Reproduce all of the material below verbatim, leaving out the pictures.

_RECORDS PROVIDED_:
• • • • • • •

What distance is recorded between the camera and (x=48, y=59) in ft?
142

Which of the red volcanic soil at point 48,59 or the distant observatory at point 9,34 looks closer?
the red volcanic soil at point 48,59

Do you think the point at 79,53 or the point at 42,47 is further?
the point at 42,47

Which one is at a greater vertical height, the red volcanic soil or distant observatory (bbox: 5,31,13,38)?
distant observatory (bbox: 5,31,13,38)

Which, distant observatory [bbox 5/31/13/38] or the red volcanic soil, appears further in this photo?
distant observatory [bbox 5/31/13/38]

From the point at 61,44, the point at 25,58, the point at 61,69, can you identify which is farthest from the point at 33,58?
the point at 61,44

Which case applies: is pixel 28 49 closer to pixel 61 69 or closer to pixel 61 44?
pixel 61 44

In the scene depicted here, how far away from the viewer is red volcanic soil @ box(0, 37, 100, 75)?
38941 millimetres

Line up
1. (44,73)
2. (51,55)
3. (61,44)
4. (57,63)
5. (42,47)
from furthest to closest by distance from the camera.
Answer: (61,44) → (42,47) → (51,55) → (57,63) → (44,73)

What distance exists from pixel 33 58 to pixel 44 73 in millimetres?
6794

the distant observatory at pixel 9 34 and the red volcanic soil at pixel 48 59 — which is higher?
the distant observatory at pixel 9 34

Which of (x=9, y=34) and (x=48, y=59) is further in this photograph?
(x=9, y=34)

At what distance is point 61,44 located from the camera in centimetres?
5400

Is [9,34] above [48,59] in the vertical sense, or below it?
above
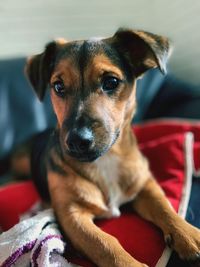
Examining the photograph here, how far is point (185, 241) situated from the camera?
1.44 m

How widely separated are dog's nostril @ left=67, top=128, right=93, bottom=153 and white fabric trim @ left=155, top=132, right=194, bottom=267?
452mm

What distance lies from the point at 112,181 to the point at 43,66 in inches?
22.1

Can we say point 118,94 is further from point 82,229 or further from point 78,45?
point 82,229

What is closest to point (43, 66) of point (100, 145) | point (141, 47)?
point (141, 47)

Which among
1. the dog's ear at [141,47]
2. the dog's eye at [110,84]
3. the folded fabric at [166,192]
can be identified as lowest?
the folded fabric at [166,192]

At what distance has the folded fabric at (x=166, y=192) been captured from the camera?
1.47 metres

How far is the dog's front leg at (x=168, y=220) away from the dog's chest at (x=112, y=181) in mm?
82

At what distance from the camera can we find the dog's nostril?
1.38 meters

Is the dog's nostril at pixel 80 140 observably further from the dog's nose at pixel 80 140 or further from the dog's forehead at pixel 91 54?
the dog's forehead at pixel 91 54

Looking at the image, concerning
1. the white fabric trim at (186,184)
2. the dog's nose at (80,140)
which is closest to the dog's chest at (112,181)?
the white fabric trim at (186,184)

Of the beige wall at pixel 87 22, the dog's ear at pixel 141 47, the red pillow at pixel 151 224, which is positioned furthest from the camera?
the beige wall at pixel 87 22

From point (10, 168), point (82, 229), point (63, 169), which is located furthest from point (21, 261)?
point (10, 168)

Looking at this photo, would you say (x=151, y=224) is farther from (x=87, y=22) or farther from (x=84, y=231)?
(x=87, y=22)

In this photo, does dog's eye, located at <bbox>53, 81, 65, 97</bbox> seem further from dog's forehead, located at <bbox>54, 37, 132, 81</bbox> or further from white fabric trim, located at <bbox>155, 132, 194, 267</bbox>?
white fabric trim, located at <bbox>155, 132, 194, 267</bbox>
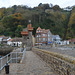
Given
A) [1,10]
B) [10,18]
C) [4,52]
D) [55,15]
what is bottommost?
[4,52]

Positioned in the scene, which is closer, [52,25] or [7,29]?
[7,29]

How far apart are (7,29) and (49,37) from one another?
105 feet

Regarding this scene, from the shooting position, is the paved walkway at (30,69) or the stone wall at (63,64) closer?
the stone wall at (63,64)

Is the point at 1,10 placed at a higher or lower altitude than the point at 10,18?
higher

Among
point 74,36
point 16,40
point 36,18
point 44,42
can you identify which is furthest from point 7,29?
point 74,36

• • • • • • •

_EXERCISE OUTPUT_:
What distance is recorded between the camera and (x=48, y=59) in ft?
142

Which of the red volcanic soil at point 48,59 or the distant observatory at point 9,34 looks closer?
the red volcanic soil at point 48,59

Do you think the point at 79,53 or the point at 42,47 is further?
the point at 42,47

Which one is at a greater vertical height, the red volcanic soil or distant observatory (bbox: 5,31,13,38)?
distant observatory (bbox: 5,31,13,38)

Which, distant observatory [bbox 5/31/13/38] or the red volcanic soil, appears further in this photo?
distant observatory [bbox 5/31/13/38]

From the point at 61,44, the point at 25,58, the point at 61,69, can you identify which is farthest from the point at 33,58?
the point at 61,44

Which case applies: is pixel 28 49 closer to pixel 61 69 or closer to pixel 61 44?
pixel 61 44

In the scene depicted here, how far away from the viewer is red volcanic soil @ box(0, 37, 100, 75)?
38941 millimetres

Line up
1. (44,73)
2. (51,55)
3. (61,44)
4. (57,63)
5. (42,47)
from furthest to closest by distance from the camera.
Answer: (61,44) → (42,47) → (51,55) → (57,63) → (44,73)

What distance exists from pixel 33 58 to pixel 44 73 in millimetres?
6794

the distant observatory at pixel 9 34 and the red volcanic soil at pixel 48 59 — which is higher?
the distant observatory at pixel 9 34

Which of (x=9, y=34) and (x=48, y=59) is further in this photograph?
(x=9, y=34)

At what distance is point 61,44 located from the camera in centimetres?
5400

Is [9,34] above [48,59] in the vertical sense, or below it?
above
Examining the photograph here, how far is point (185, 241) situated from the camera?
1.44 m

How widely separated are dog's nostril @ left=67, top=128, right=93, bottom=153 and white fabric trim @ left=155, top=132, right=194, bottom=267?
452mm

What distance lies from the point at 112,181 to the point at 43,66 in inches?
22.1

Can we say point 118,94 is further from point 82,229 or further from point 78,45?
point 82,229

What is closest to point (43, 66) of point (100, 145) | point (141, 47)?
point (141, 47)

Which among
1. the dog's ear at [141,47]
2. the dog's eye at [110,84]
3. the folded fabric at [166,192]
can be identified as lowest?
the folded fabric at [166,192]

At what distance has the folded fabric at (x=166, y=192) been captured from the camera?
1.47 metres

How far is the dog's front leg at (x=168, y=220) away from the dog's chest at (x=112, y=181) in mm?
82

At what distance from the camera can we find the dog's nostril?
1.38 meters

Is the dog's nostril at pixel 80 140 observably further from the dog's nose at pixel 80 140 or further from the dog's forehead at pixel 91 54?
the dog's forehead at pixel 91 54

Looking at the image, concerning
1. the white fabric trim at (186,184)
2. the dog's nose at (80,140)
which is closest to the dog's chest at (112,181)?
the white fabric trim at (186,184)

Of the beige wall at pixel 87 22, the dog's ear at pixel 141 47, the red pillow at pixel 151 224, which is positioned furthest from the camera?
the beige wall at pixel 87 22

From point (10, 168), point (82, 229), point (63, 169), which is located furthest from point (21, 261)?
point (10, 168)

Looking at this photo, would you say (x=151, y=224) is farther from (x=87, y=22) or farther from (x=84, y=231)?
(x=87, y=22)

In this photo, does dog's eye, located at <bbox>53, 81, 65, 97</bbox> seem further from dog's forehead, located at <bbox>54, 37, 132, 81</bbox> or further from white fabric trim, located at <bbox>155, 132, 194, 267</bbox>?
white fabric trim, located at <bbox>155, 132, 194, 267</bbox>
Given
A) [1,10]
B) [10,18]
C) [4,52]
D) [55,15]
what is bottommost?
[4,52]

Positioned in the scene, which is closer, [52,25] or [7,29]?
[7,29]

How far apart are (7,29) and (49,37) from one another?
105 feet

Regarding this scene, from the shooting position, is the paved walkway at (30,69) or the stone wall at (63,64) closer?
the stone wall at (63,64)

Is the point at 1,10 placed at a higher or lower altitude than the point at 10,18?
higher

Among
point 74,36
point 16,40
point 36,18
point 44,42
can you identify which is furthest from point 7,29?
point 74,36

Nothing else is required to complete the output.